According to Charles Fishman, author of The Wal-Mart Effect:

always_low_prices_always"Wal-Mart’s pricing drives a sometimes corrosive phenomenon, one in which Wal-Mart slowly but insistently resets our expectations about what a product should cost, and about what it’s worth. The process often proceeds at a speed not much greater than continental drift – but with the same kind of bulldozing power. Why shouldn’t you be able to buy a cordless electric screwdriver for $9.99?"

And as we grow to expect these absurdly low prices, we also grow to accept much lower quality. We don’t raise an eyebrow when our $149 TV kicks the bucket after three years – even though the one our parents paid $500 for is still going strong after 25 years.

And we don’t mind schlepping back in for another pair of cheap jeans when they wear out in a year or two, even though they used to last 10 or 15 years, sometimes even a lifetime. My new Levi’s already have a hole in the knee, and I only wear them about once a week.

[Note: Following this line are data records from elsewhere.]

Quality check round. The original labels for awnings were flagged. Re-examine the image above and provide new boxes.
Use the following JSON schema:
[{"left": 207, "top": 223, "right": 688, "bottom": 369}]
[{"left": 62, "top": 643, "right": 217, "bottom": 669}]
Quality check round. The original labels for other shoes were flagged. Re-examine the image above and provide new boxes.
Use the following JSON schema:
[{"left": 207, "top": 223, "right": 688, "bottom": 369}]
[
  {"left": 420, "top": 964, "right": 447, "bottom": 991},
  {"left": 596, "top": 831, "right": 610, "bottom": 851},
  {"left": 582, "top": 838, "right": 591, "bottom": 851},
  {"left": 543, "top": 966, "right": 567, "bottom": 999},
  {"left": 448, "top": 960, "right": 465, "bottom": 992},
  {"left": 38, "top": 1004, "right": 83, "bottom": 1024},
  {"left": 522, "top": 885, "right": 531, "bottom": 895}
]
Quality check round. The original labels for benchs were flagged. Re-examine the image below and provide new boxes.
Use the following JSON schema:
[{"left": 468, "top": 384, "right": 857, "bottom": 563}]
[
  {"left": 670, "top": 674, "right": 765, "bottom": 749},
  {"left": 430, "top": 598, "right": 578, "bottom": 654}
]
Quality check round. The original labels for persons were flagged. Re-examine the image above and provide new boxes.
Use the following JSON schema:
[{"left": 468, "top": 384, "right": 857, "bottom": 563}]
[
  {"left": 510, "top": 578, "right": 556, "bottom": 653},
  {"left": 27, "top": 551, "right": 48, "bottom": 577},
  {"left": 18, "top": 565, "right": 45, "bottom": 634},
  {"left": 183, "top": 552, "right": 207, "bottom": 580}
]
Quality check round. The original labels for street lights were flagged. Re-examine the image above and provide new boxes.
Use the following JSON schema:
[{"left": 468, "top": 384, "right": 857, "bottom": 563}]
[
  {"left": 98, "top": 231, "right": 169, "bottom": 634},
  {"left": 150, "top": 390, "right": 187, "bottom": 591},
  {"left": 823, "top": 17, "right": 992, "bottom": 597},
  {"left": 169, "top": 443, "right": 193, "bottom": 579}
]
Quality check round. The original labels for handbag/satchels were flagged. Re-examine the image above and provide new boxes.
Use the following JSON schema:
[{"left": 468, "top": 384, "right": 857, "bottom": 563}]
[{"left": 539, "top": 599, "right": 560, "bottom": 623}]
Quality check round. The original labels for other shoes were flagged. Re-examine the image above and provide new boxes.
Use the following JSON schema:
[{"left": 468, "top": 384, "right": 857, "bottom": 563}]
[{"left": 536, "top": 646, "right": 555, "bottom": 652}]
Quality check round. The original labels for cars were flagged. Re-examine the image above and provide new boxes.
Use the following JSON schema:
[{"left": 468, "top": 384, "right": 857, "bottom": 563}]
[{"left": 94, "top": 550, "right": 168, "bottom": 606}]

Levi’s, like so many other companies, has been forced to lower the quality of their products because of Wal-Mart’s incessant demand for lower prices, a reality which few consumers seem to grasp. We’ve lost the ability to distingush price and value. As a result, we’ve created a consumer climate where the only factor influencing purchase is what we have to pay at the register. We don’t think twice about the true costs that are not reflected on the price tag – costs to the environment, costs to the human rights of workers, costs to American industries, and costs to ourselves for having to constantly replace low-quality merchandise.

This price/value ignorance is spilling over to the political world. As issues come up for debate in Congress, the jeansdiscussion usually starts and ends with the immediate cost. In fact, the bills themselves become known by their price tag, such as  the $900 billion stimulus or the $849 billion health reform bill. As a result, the legislative process – much like the shopping process of the typical consumer - becomes focused on finding the lowest possible price, not on producing the bill that has the overall best value for the people.

In short, because we as a nation have lost sight of what is good value, we are looking at a bunch of cheap solutions  to expensive problems. Health care reform might be the best example. A strong single-payer system is like the $30 pair of jeans. It’s long term benefits for the health and economy of the nation would more than make up for the higher initial cost. But what we’re ending up with is a $7 pair of watered-down public options - a pair that won’t last. We’ll be right back at the store in a few years looking for another cheap solution.

If there is such a thing as "too good to be true," then there’s also such a thing as "too cheap to be good." America, enjoy your bargains!